Ansiedade e depressão são enfermidades diferentes mas passíveis de serem desencadeadas em tempos complicados. Isso porque são resultado de uma combinação que inclui desde mecanismos desenvolvidos pelos homens ao longo de sua evolução até falhas na construção da resiliência – a capacidade de cada um de resistir às pressões. No caso da ansiedade, trata-se de um estado necessário à sobrevivência. É ela que ajuda o corpo a se preparar para uma situação adversa, ameaçadora. Por isso, vem marcada fisicamente por respostas que deixam o organismo pronto para reagir: aumentam a pressão arterial e o batimento cardíaco e deixam o cérebro em alerta.

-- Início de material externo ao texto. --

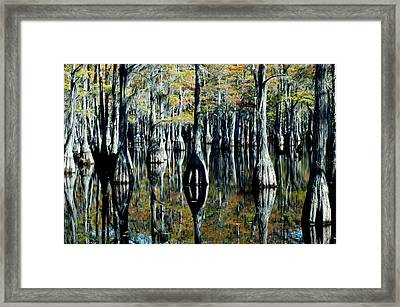 Cypress Reflections Framed Print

O problema é quando esse estado de prontidão não se desarma. Desta forma, a possibilidade de haver um remanejamento na empresa ou de não conseguir pagar a próxima prestação do carro é capaz de acionar de novo e de novo o esquema, trazendo um sofrimento tão grande e tão freqüente que a pessoa tem dificuldade para viver sua vida normalmente. É o que os médicos chamam de ansiedade disfuncional. Ou seja, ela perdeu sua função principal, a de ajudar o corpo a responder, e passou a ser uma doença.
Na depressão, a reação é outra.
Duas das marcas da enfermidade são a apatia e a extrema dificuldade de enxergar novas perspectivas, a luz no fim do túnel. Circunstâncias difíceis – como as experimentadas atualmente no Brasil – engrossam o caldo propício à manifestação ou ao agravamento de ambas as características.
Um ponto comum no desencadeamento da ansiedade e da depressão é um processo fisiológico que tem por trás o estresse crônico – algo que tende a se acentuar em dias como os atuais. São cada vez mais evidentes as constatações científicas de que submeter a mente ao estresse durante períodos mais extensos promove mudanças no cérebro que deixam as pessoas mais vulneráveis às duas enfermidades. Uma delas é o aumento no surgimento de células produtoras de mielina (bainha que recobre as fibras nervosas) e menor produção de novos neurônios. Isso provoca uma quebra no delicado equilíbrio do sistema de transmissão de informação entre um neurônio e outro, predispondo o cérebro a apresentar falhas em seu funcionamento que podem resultar nas duas enfermidades.
Como não se tratam aqui de questões simples de serem resolvidas, para as quais exista apenas uma saída, o tratamento das duas doenças exige medidas diversas. Do ponto de vista médico, elas incluem o fornecimento de medicação e psicoterapia.
A modalidade de terapia mais indicada é a cognitivo-comportamental. Como diz o nome, ela atua nas esferas cognitiva, dos pensamentos, e de suas manifestações comportamentais. O objetivo é ajudar o paciente a identificar pensamentos que estejam associados ao aparecimento de sintomas, encontrar formas de neutralizá-los ou de transformá-los e mudar os comportamentos que normalmente estão a ele vinculados. Na prática, significa, por exemplo, auxiliar um paciente a dar nova avaliação a uma situação que considera ameaçadora.